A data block
↓

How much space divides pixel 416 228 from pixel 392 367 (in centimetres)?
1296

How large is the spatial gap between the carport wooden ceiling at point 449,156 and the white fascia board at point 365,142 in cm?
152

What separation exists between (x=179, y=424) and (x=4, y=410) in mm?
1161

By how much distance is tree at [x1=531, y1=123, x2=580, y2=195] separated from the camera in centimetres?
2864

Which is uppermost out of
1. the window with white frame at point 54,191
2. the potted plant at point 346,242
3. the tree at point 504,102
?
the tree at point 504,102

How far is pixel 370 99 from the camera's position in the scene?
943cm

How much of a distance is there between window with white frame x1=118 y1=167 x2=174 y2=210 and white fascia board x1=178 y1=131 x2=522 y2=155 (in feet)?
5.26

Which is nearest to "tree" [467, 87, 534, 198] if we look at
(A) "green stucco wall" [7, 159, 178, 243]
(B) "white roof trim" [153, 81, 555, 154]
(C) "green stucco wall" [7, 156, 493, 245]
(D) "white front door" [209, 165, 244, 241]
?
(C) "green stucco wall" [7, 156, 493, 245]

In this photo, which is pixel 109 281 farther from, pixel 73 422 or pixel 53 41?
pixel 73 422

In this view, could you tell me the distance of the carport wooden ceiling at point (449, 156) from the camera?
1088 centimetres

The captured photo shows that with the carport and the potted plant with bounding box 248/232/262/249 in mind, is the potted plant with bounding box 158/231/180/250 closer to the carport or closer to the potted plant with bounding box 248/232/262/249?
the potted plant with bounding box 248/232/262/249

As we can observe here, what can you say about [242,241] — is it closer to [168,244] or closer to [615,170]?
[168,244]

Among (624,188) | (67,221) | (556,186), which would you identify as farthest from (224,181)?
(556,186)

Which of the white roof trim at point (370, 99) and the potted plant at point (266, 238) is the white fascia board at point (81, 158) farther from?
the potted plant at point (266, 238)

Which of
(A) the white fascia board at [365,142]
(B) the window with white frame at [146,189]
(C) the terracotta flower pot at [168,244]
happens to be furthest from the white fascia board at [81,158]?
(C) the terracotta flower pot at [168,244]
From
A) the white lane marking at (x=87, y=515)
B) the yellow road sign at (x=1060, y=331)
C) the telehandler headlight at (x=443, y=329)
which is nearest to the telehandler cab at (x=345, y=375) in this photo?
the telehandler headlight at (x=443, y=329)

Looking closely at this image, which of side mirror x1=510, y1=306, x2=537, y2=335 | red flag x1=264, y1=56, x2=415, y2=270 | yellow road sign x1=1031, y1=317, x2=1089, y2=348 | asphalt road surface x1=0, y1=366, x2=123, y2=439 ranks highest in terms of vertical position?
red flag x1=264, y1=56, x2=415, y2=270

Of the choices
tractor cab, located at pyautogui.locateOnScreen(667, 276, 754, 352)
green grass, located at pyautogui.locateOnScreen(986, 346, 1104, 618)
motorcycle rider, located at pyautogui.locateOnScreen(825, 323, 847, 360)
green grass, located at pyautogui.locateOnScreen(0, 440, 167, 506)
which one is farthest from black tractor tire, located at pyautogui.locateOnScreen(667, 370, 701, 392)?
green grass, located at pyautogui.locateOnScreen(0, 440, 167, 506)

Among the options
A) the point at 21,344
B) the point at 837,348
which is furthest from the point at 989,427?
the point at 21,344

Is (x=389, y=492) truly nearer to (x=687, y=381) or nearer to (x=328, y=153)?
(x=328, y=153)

↑

Your objective:
Reproduce every record above verbatim, from the first line to the last, with no line altered.

Problem solution:
How much space divides pixel 416 228 from pixel 392 367 (in centimetres)?
1296

How large is the spatial gap between the carport wooden ceiling at point 449,156 and the white fascia board at point 365,142 in cm?
152

What separation exists between (x=179, y=424) and (x=4, y=410) in mm?
1161

By how much distance is tree at [x1=531, y1=123, x2=580, y2=195] separated from the camera in centimetres?
2864

Which is uppermost out of
1. the window with white frame at point 54,191
2. the potted plant at point 346,242
3. the tree at point 504,102
?
the tree at point 504,102

How far is pixel 370 99 from the camera's position in the scene?
943cm

How much of a distance is there between window with white frame x1=118 y1=167 x2=174 y2=210 and white fascia board x1=178 y1=131 x2=522 y2=155 (in feet)?
5.26

Which is nearest to "tree" [467, 87, 534, 198] if we look at
(A) "green stucco wall" [7, 159, 178, 243]
(B) "white roof trim" [153, 81, 555, 154]
(C) "green stucco wall" [7, 156, 493, 245]
(D) "white front door" [209, 165, 244, 241]
?
(C) "green stucco wall" [7, 156, 493, 245]

In this photo, which is pixel 109 281 farther from, pixel 73 422 or pixel 53 41?
pixel 73 422

In this view, could you tell me the distance of the carport wooden ceiling at point (449, 156) from the camera?
1088 centimetres

The captured photo shows that with the carport and the potted plant with bounding box 248/232/262/249 in mind, is the potted plant with bounding box 158/231/180/250 closer to the carport or closer to the potted plant with bounding box 248/232/262/249?
the potted plant with bounding box 248/232/262/249

As we can observe here, what can you say about [242,241] — is it closer to [168,244] or closer to [615,170]?
[168,244]

Among (624,188) | (67,221) | (556,186), which would you identify as farthest from (224,181)?
(556,186)

Which of the white roof trim at point (370, 99) and the potted plant at point (266, 238) is the white fascia board at point (81, 158) farther from?
the potted plant at point (266, 238)

Which of
(A) the white fascia board at [365,142]
(B) the window with white frame at [146,189]
(C) the terracotta flower pot at [168,244]
happens to be furthest from the white fascia board at [81,158]?
(C) the terracotta flower pot at [168,244]
From
A) the white lane marking at (x=87, y=515)
B) the yellow road sign at (x=1060, y=331)
C) the telehandler headlight at (x=443, y=329)
which is nearest to the telehandler cab at (x=345, y=375) in this photo?
the telehandler headlight at (x=443, y=329)

Looking closely at this image, which of side mirror x1=510, y1=306, x2=537, y2=335 | red flag x1=264, y1=56, x2=415, y2=270 | yellow road sign x1=1031, y1=317, x2=1089, y2=348 | asphalt road surface x1=0, y1=366, x2=123, y2=439 ranks highest in terms of vertical position?
red flag x1=264, y1=56, x2=415, y2=270

Of the choices
tractor cab, located at pyautogui.locateOnScreen(667, 276, 754, 352)
green grass, located at pyautogui.locateOnScreen(986, 346, 1104, 618)
motorcycle rider, located at pyautogui.locateOnScreen(825, 323, 847, 360)
green grass, located at pyautogui.locateOnScreen(0, 440, 167, 506)
which one is farthest from black tractor tire, located at pyautogui.locateOnScreen(667, 370, 701, 392)?
green grass, located at pyautogui.locateOnScreen(0, 440, 167, 506)

Among the options
A) the point at 21,344
B) the point at 837,348
which is furthest from the point at 989,427?
the point at 21,344

Is (x=389, y=492) truly nearer to (x=687, y=381) or nearer to (x=328, y=153)?
(x=328, y=153)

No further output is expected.